The guest speaker was Catherine Coleman, a retired astronaut who spent nearly half a year in space. She is an MIT graduate and has a PhD in polymer science. Being a nerd, I would have loved to hear her talk about (a) what she did when in space, (b) what she did in graduate school, (c) technical challenges for future space missions, etc. However, aside from the obligatory thank-yous, her talk was 100 percent devoted to the subject of diversity. She described how not all astronauts “looked like me” and that this was a challenge she overcame by being “brave and open”.
(Can NASA astronauts legitimately claim to be experts on diversity? If astronauts are all young, perfectly healthy, fit, highly intellgent, and technically educated, how is that a diverse workforce, regardless of gender ID or skin color? Colonel Coleman, Ret., seems to have spent most of her time in space on a mission that was staffed with 100 percent young white astronauts, in any case. Her previous Space Shuttle mission was also 100 percent young astronauts. Could it be about someone who identifies as a woman serving in an air force? Hanna Reitsch was a test pilot in the Luftwaffe in 1937. American women were flying high-performance combat aircraft (albeit not in combat) starting in 1943 (see the WASPs). If anything, NASA seems to be known primarily for a retrograde (so to speak) attitude toward staffing, e.g., in the book/movie Hidden Figures.)
After Colonel Coleman’s talk, a Lockheed Martin executive (she appeared to identify as “female”, but did not say that this had any relevance to her job) handed over the keys to a refurbished C-5M plane (take a C-5B and add $100+ million; the result is longer range due to more efficient engines and the ability to fly LPV approaches).
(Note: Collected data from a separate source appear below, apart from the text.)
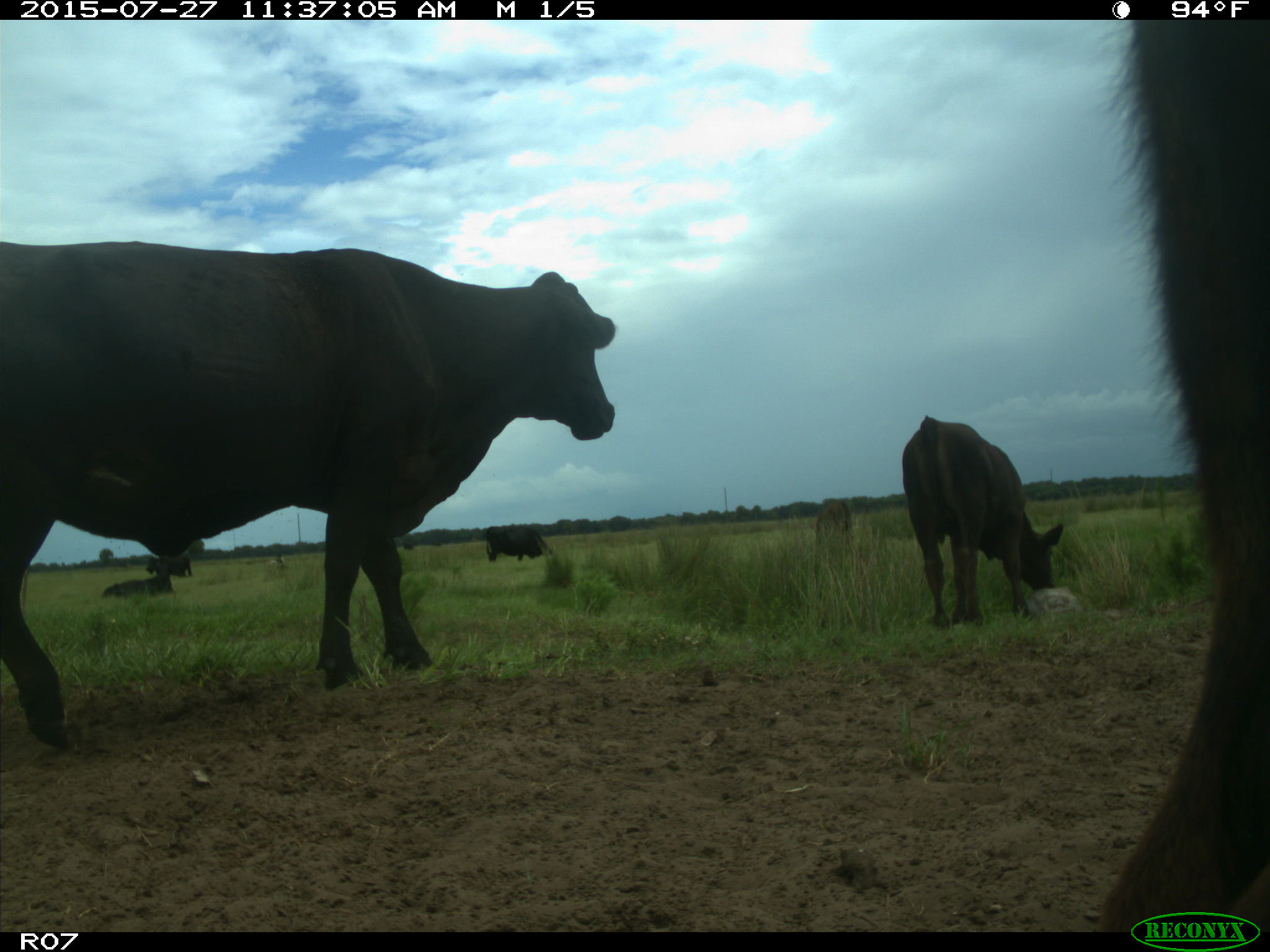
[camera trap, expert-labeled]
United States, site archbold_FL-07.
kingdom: Animalia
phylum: Chordata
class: Mammalia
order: Artiodactyla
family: Bovidae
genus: Bos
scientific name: Bos taurus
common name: domestic cow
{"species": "Bos taurus (domestic cow)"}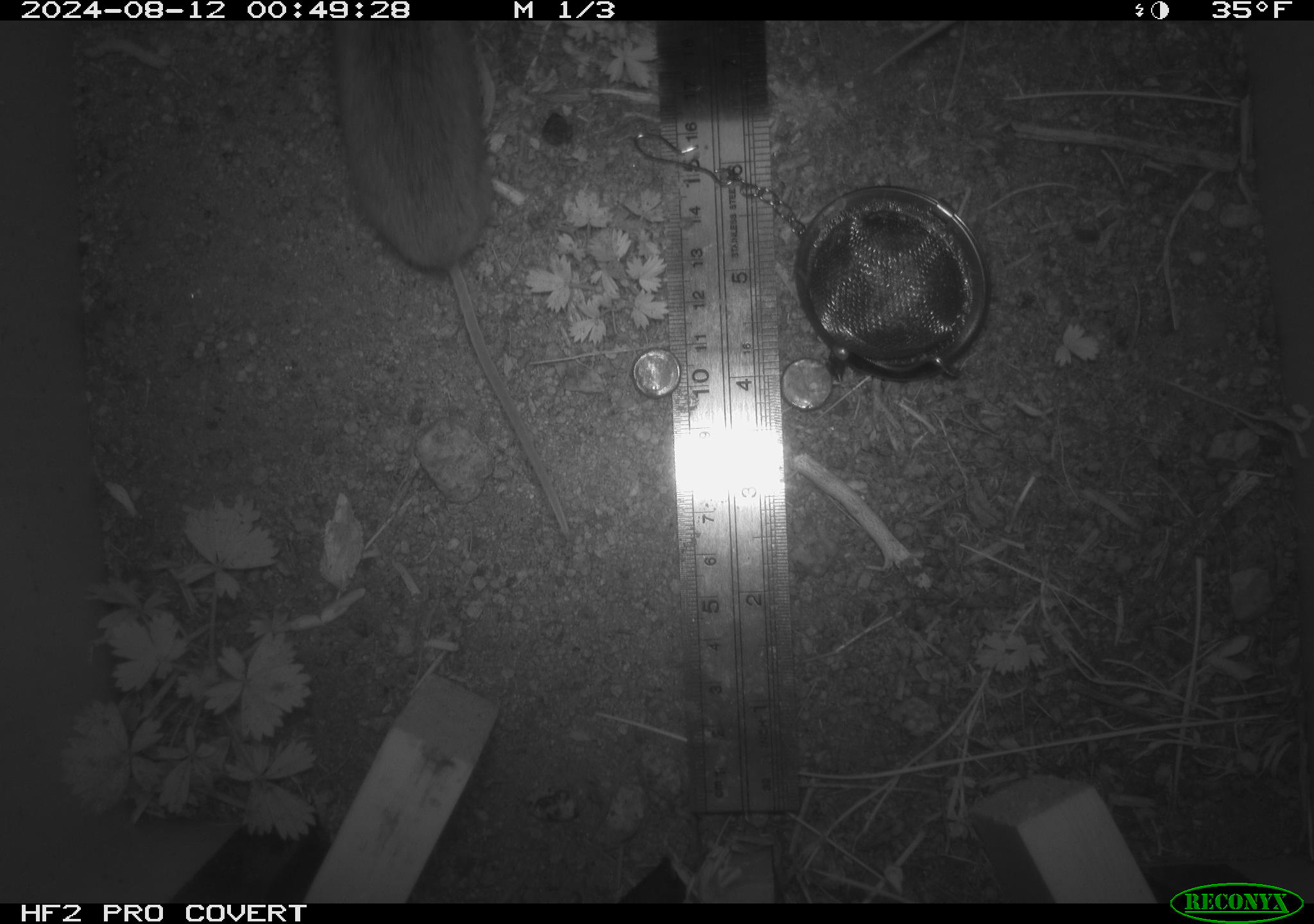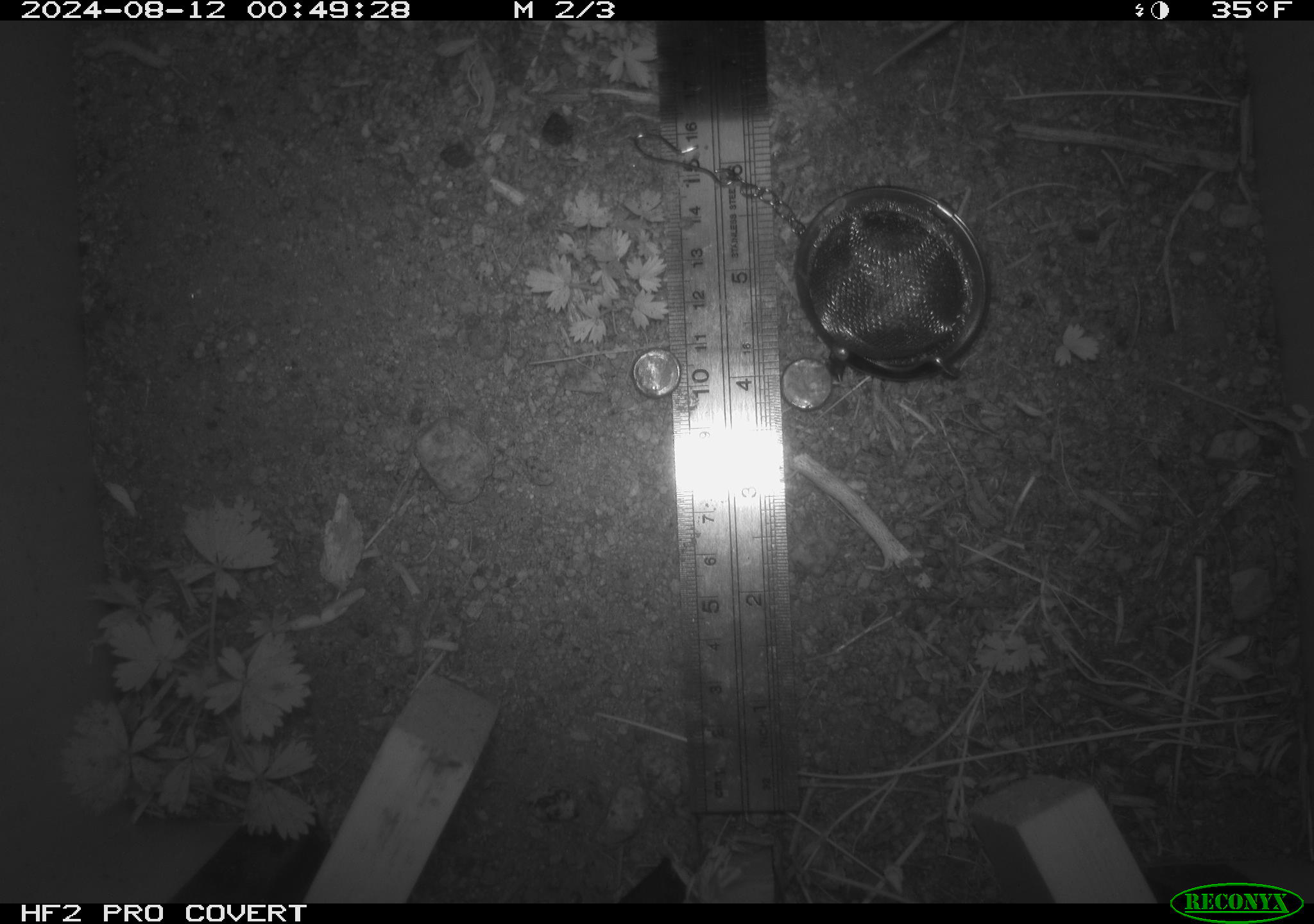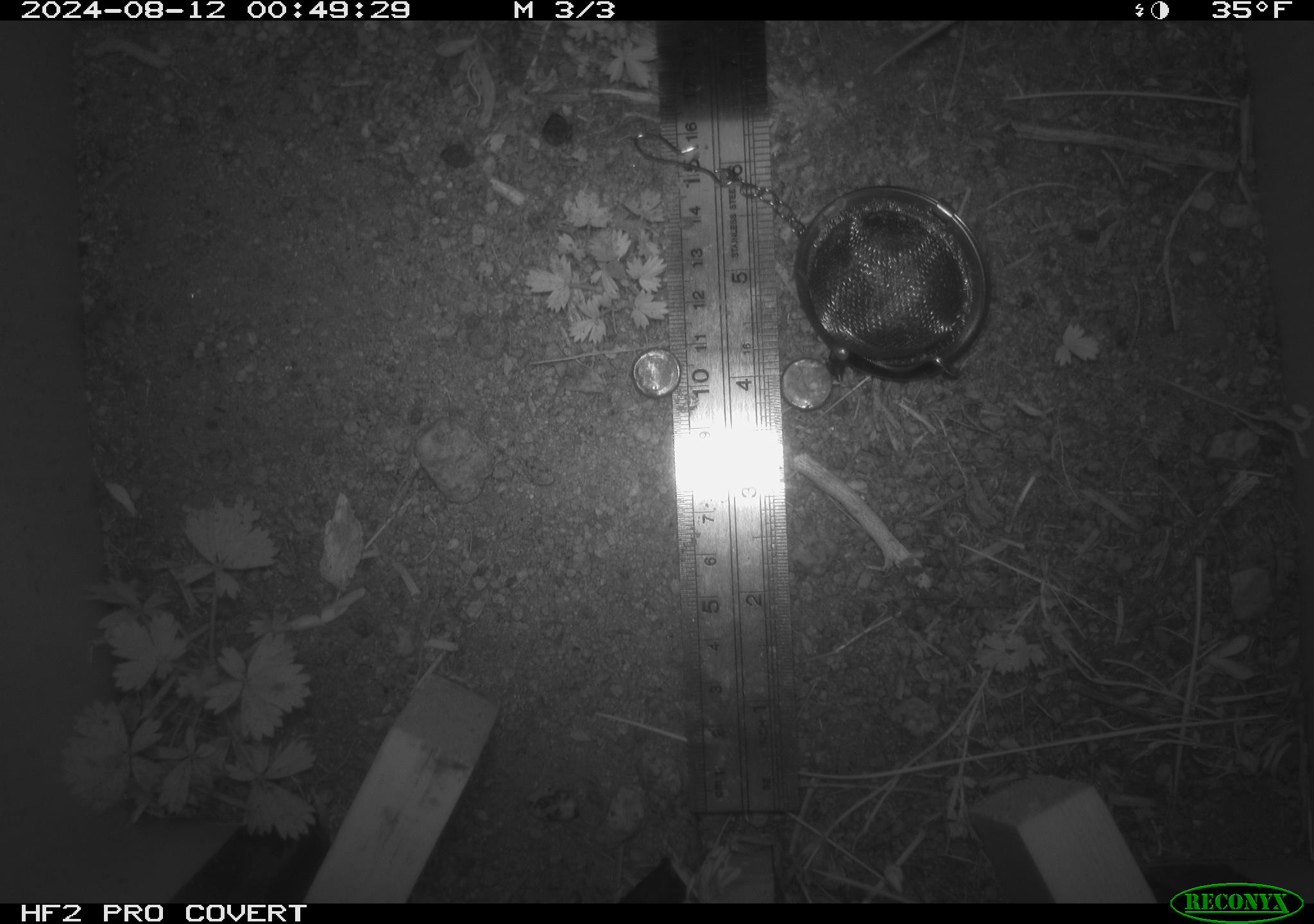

The plane will be named the “Spirit of Chicopee,” after the town in which Westover resides.
Then it was time for the Golden Knights parachute team, Bill Stein in a Zivko Edge 540, a World War II heritage formation, and a couple of F-35s arriving to rattle the windows. The Thunderbirds started their practice at 2 pm.
[Logistics tip for future years: If you’re doing the Friday breakfast option as a family, I recommend skipping the “breakfast” part of the breakfast and arriving at the gate at 8:59 am (supposedly guests must arrive by 9). McDonald’s will sell you fresher eggs and the kids will need only about one hour of patience before the action starts. Go off base for lunch at Chick fil-A and then park near the FBO to watch the Thunderbirds practice from outside the fence. Stay with the Thunderbirds team at the Hampton Inn Chicopee.
If you don’t want to bake, consider the Rhode Island Air Show in 2019. Right next to the ocean is a lot cooler than Westover’s inland location. Also, the Rhode Island folks leave the airport open until at least 10:00 am for a show that starts at 10:25 so it is a much less grueling experience. Despite the stellar line-up, the Rhode Island show attracts a smaller crowd and therefore, if you can’t fly in, you aren’t likely to get stuck for five hours on the Mass Pike as we learned happened to one breakfast attendee in a previous year (he had three kids in the back of the car!).]